» Your assignment: Your copy should begin with the line containing "Czapka Klubowa NFT - Navy", end with the line containing "Kindness matters to students at Royal Oak", match the listing below exactly, and contain no pictures.

» Data for processing:
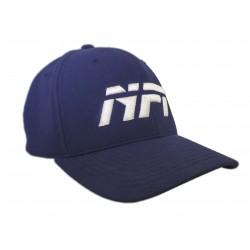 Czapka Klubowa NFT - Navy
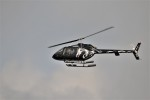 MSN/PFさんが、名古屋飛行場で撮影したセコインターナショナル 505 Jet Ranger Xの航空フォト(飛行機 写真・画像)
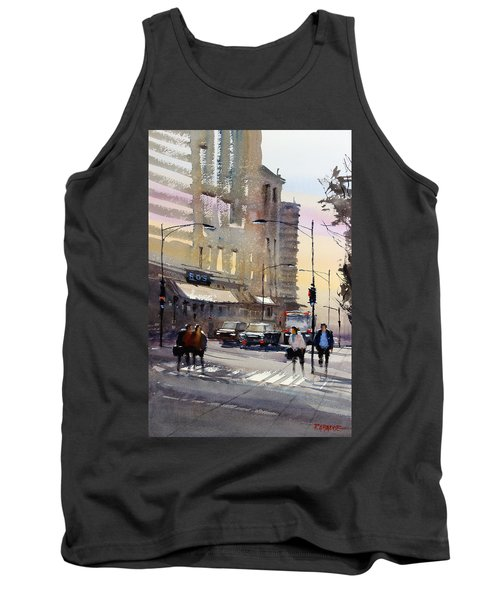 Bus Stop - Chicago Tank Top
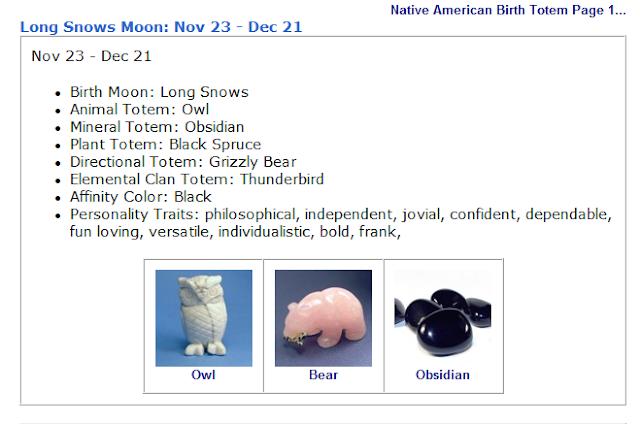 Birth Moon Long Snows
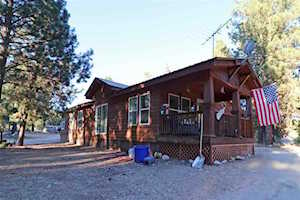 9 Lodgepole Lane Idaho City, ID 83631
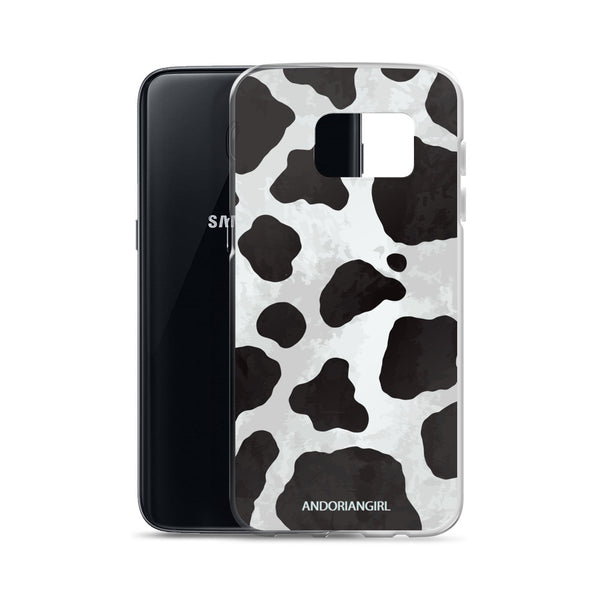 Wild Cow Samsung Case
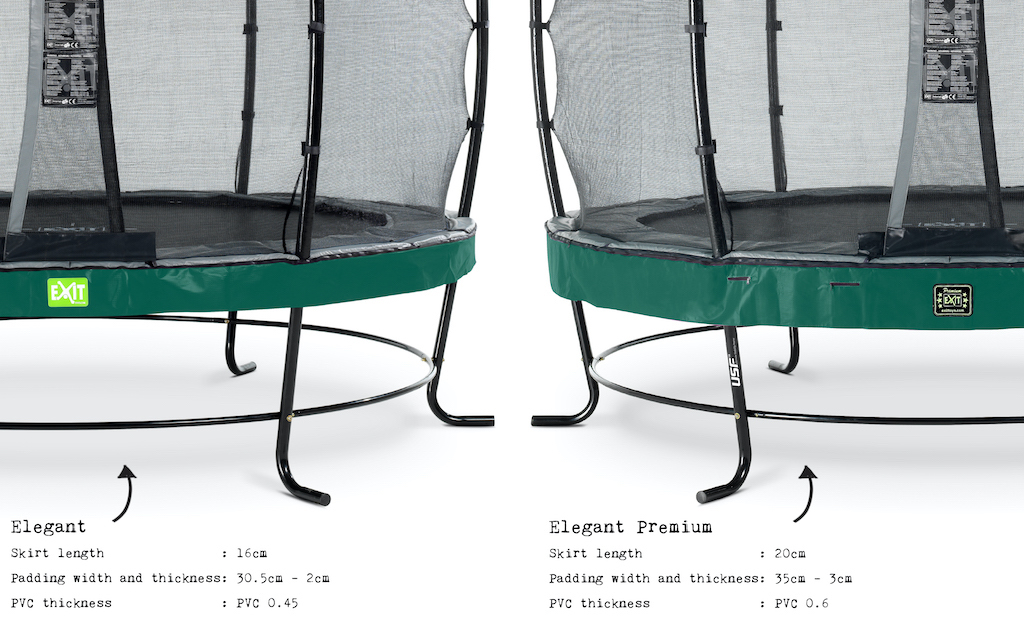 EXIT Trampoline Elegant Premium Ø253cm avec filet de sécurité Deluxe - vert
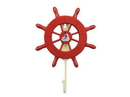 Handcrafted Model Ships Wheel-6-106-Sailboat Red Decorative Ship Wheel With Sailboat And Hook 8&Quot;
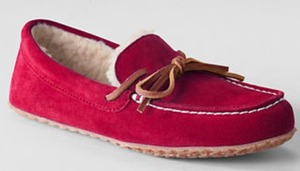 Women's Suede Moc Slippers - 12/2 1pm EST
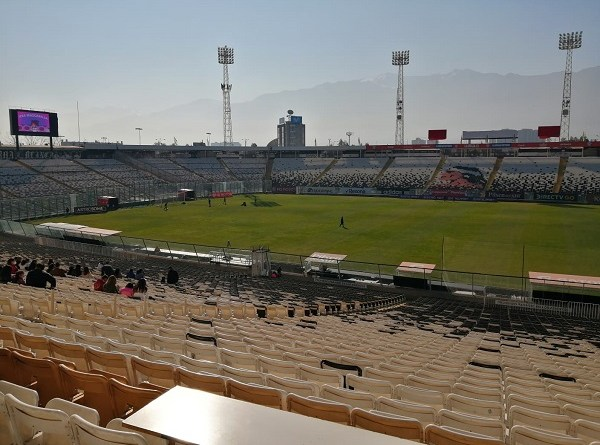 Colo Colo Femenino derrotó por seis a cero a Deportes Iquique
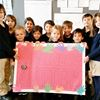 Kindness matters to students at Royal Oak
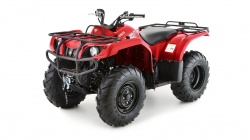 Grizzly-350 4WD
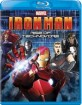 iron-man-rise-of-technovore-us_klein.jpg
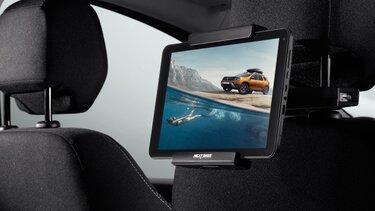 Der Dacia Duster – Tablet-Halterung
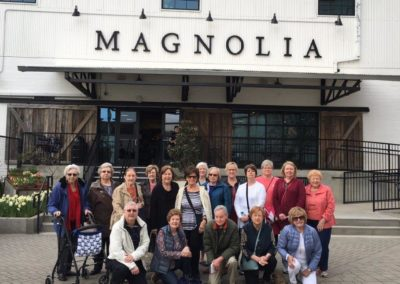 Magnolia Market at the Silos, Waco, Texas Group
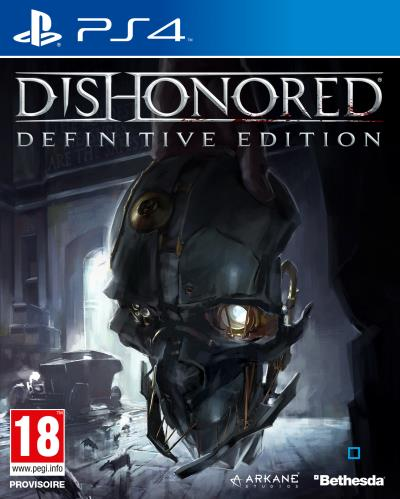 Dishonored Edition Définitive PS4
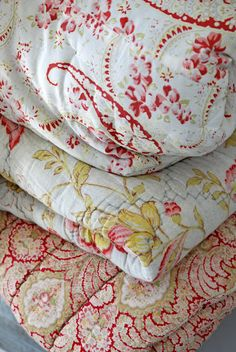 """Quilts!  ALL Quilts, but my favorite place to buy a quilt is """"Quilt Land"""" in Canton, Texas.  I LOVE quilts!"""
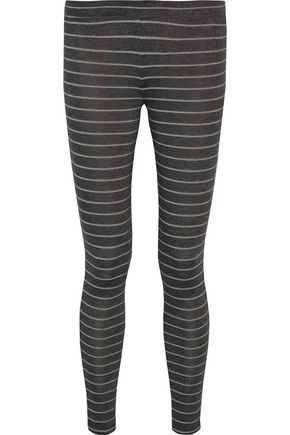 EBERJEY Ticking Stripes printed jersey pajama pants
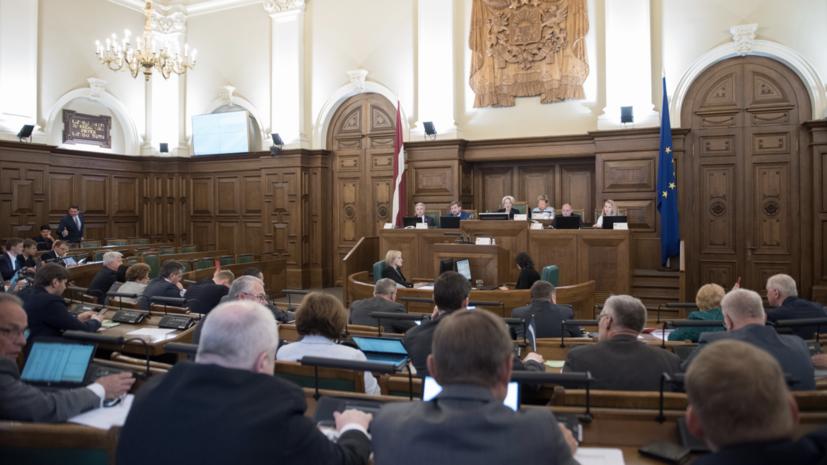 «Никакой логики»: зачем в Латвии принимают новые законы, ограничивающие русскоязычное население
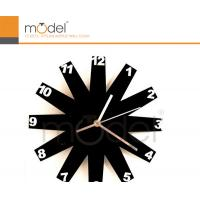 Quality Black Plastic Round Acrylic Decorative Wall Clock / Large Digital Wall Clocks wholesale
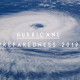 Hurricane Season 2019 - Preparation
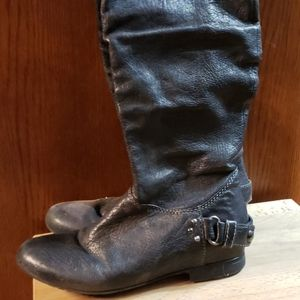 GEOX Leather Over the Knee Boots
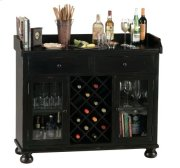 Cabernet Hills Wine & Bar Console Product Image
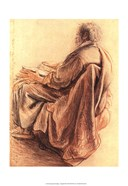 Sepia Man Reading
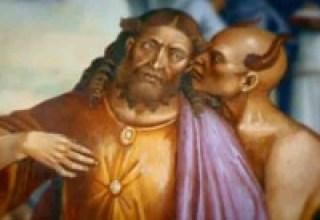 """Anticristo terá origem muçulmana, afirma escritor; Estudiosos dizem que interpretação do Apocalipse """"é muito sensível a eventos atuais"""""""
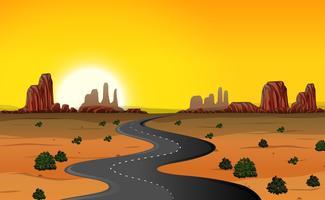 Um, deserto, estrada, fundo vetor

--

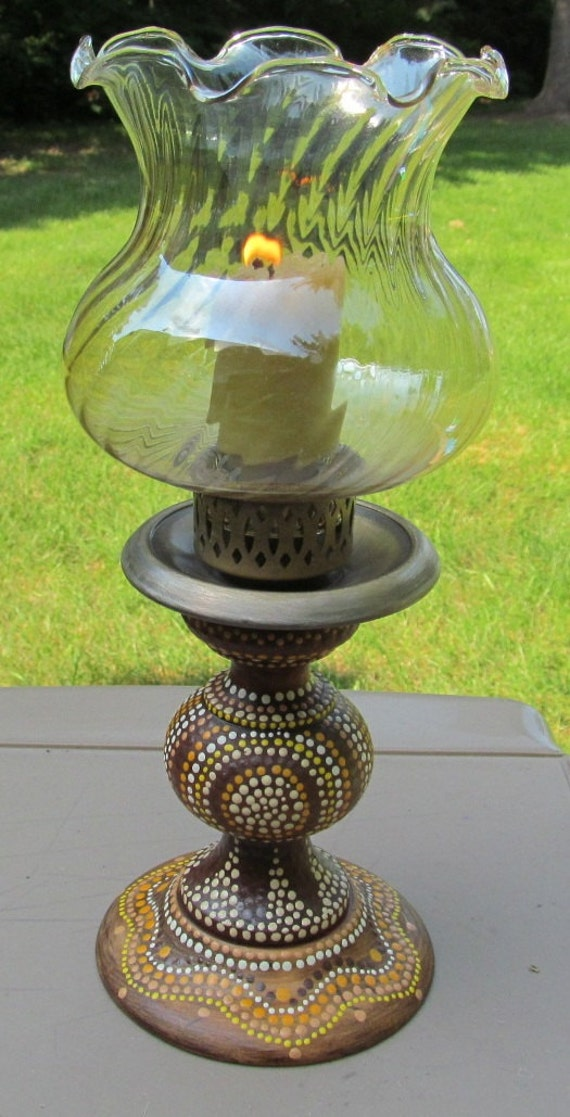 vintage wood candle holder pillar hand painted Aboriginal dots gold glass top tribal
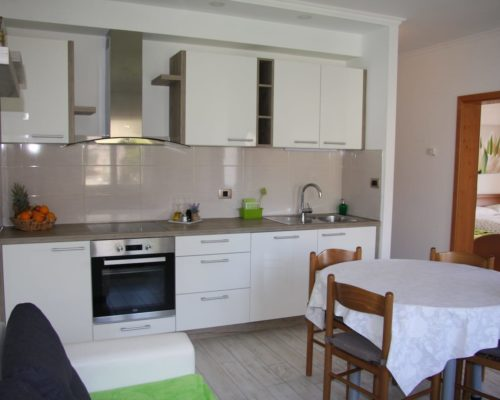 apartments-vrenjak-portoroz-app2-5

» Problem solution:
 Czapka Klubowa NFT - Navy
 MSN/PFさんが、名古屋飛行場で撮影したセコインターナショナル 505 Jet Ranger Xの航空フォト(飛行機 写真・画像)
 Bus Stop - Chicago Tank Top
 Birth Moon Long Snows
 9 Lodgepole Lane Idaho City, ID 83631
 Wild Cow Samsung Case
 EXIT Trampoline Elegant Premium Ø253cm avec filet de sécurité Deluxe - vert
 Handcrafted Model Ships Wheel-6-106-Sailboat Red Decorative Ship Wheel With Sailboat And Hook 8&Quot;
 Women's Suede Moc Slippers - 12/2 1pm EST
 Colo Colo Femenino derrotó por seis a cero a Deportes Iquique
 Kindness matters to students at Royal Oak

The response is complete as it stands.